Start of Text under study

# MadCity Christmas Reindeer / Werewolf Hack



## MadCityHaunt (Mar 17, 2014)

Hey guys, I hadn't noticed the show room when I first signed up for the forums so I am adding a few of my props now that I know it's here!

These are all from this year essentially. My wolf prop was made in December of 2013 for the Haunt Nation Christmas Prop Hack contest where entrants were required to have a Christmas prop into a Halloween prop.

My wolf was built from an animatronic Reindeer and hacked into a Werewolf. Hope you like it!


----------



## MadCityHaunt (Mar 17, 2014)

More pics of the build:


----------



## MadCityHaunt (Mar 17, 2014)

Can someone let me know what the etiquette is for the showroom on Haunt Forum. I have about 30 pictures of the build, but am limited to posting only 5 at a time? I don't want people to think I am spamming if I post all the pics.


----------



## Hauntiholik (May 17, 2006)

MadCityHaunt said:


> Can someone let me know what the etiquette is for the showroom on Haunt Forum. I have about 30 pictures of the build, but am limited to posting only 5 at a time? I don't want people to think I am spamming if I post all the pics.


Awesome build!!!

You're not spamming


----------



## Hairazor (Mar 13, 2012)

Very clever, nicely done!


----------



## MadCityHaunt (Mar 17, 2014)

Thanks so much! Here are some additional pics of the prop coming together.


----------



## MadCityHaunt (Mar 17, 2014)




----------



## MadCityHaunt (Mar 17, 2014)




----------



## MadCityHaunt (Mar 17, 2014)

The last of my pics. Hope ya guys like 'em! I'll try to plan out something better for displaying pics the next time I post them so there won't be so many!


----------



## Sawtooth Jack (Apr 9, 2011)

Nice work! Love the amount of character you gave your wolf...those teeth and eyes are amazing. Did you happen use Foam Coat as a protective layer over the pink foam at all? Been wanting to try that product out.

End of Text under study
Start of Available data

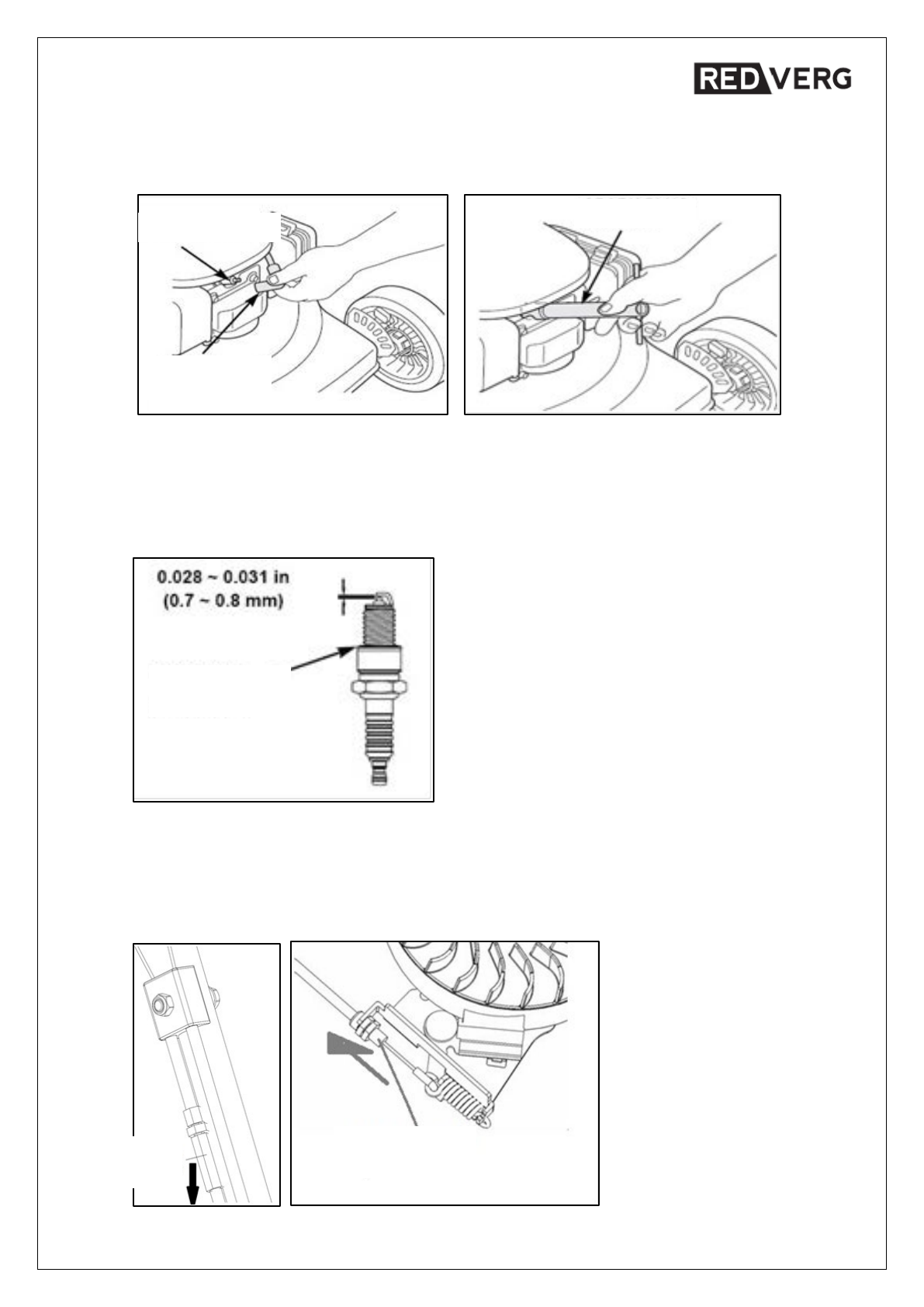 REDVERG

0.028 ~ 0.031 in
(0.7 ~ 0.8 mm)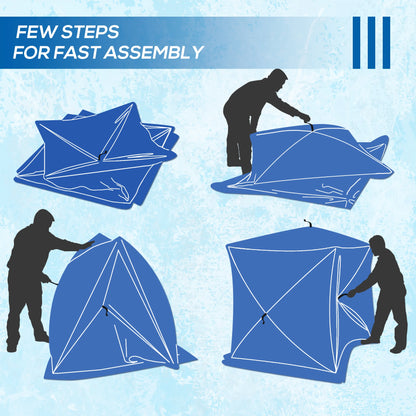 FEW STEPS
FOR FAST ASSEMBLY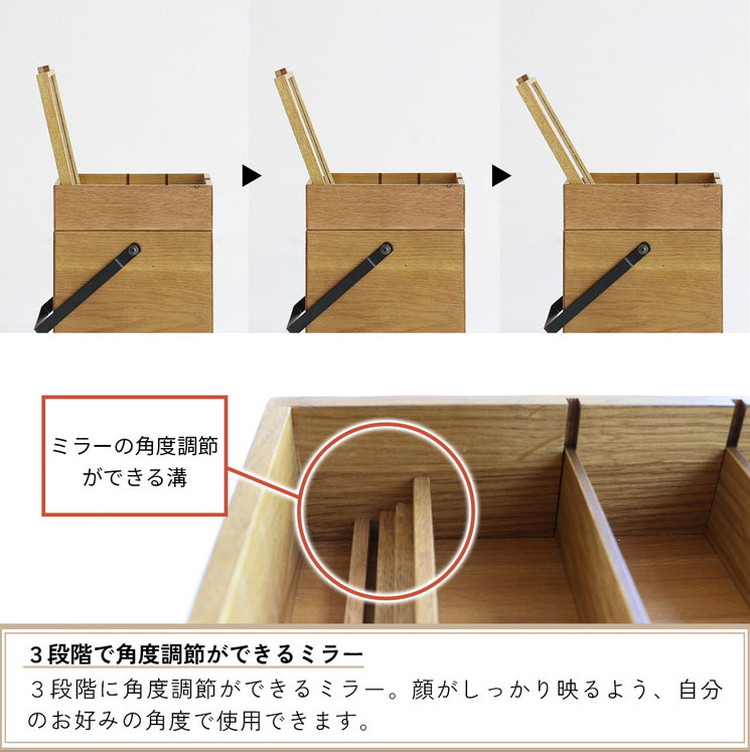 ミラーの角度調節ができる溝

３段階で角度調節ができるミラー

３段階に角度調節ができるミラー。顔がしっかり映るよう、自分のお好みの角度で使用できます。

End of Available data

Work to complete:
1) Using the werewolf prop thread, decide whether each statement agrees with it: (a) the wolf prop was made in December of 2013; (b) the forum let MadCityHaunt post up to ten pictures at a time; (c) Hauntiholik told MadCityHaunt that the posts counted as spamming. Answer yes or no for each and quote the words that settle it.
2) Answer these questions from the werewolf prop thread, one per line:
(a) What animatronic figure was the wolf built from?
(b) About how many pictures of the build does MadCityHaunt have?
(c) What product does Sawtooth Jack ask about?
3) Reproduce the passage of the werewolf prop thread from "Hey guys, I" to "a Halloween prop.".
The entries above come from a different source than the werewolf prop thread.

Solutions for each task:
1)
(a) Yes: "My wolf prop was made in December of 2013"
(b) No: "am limited to posting only 5 at a time"
(c) No: "You're not spamming"

2)
(a) An animatronic reindeer
(b) About 30
(c) Foam Coat

3)
Hey guys, I hadn't noticed the show room when I first signed up for the forums so I am adding a few of my props now that I know it's here!

These are all from this year essentially. My wolf prop was made in December of 2013 for the Haunt Nation Christmas Prop Hack contest where entrants were required to have a Christmas prop into a Halloween prop.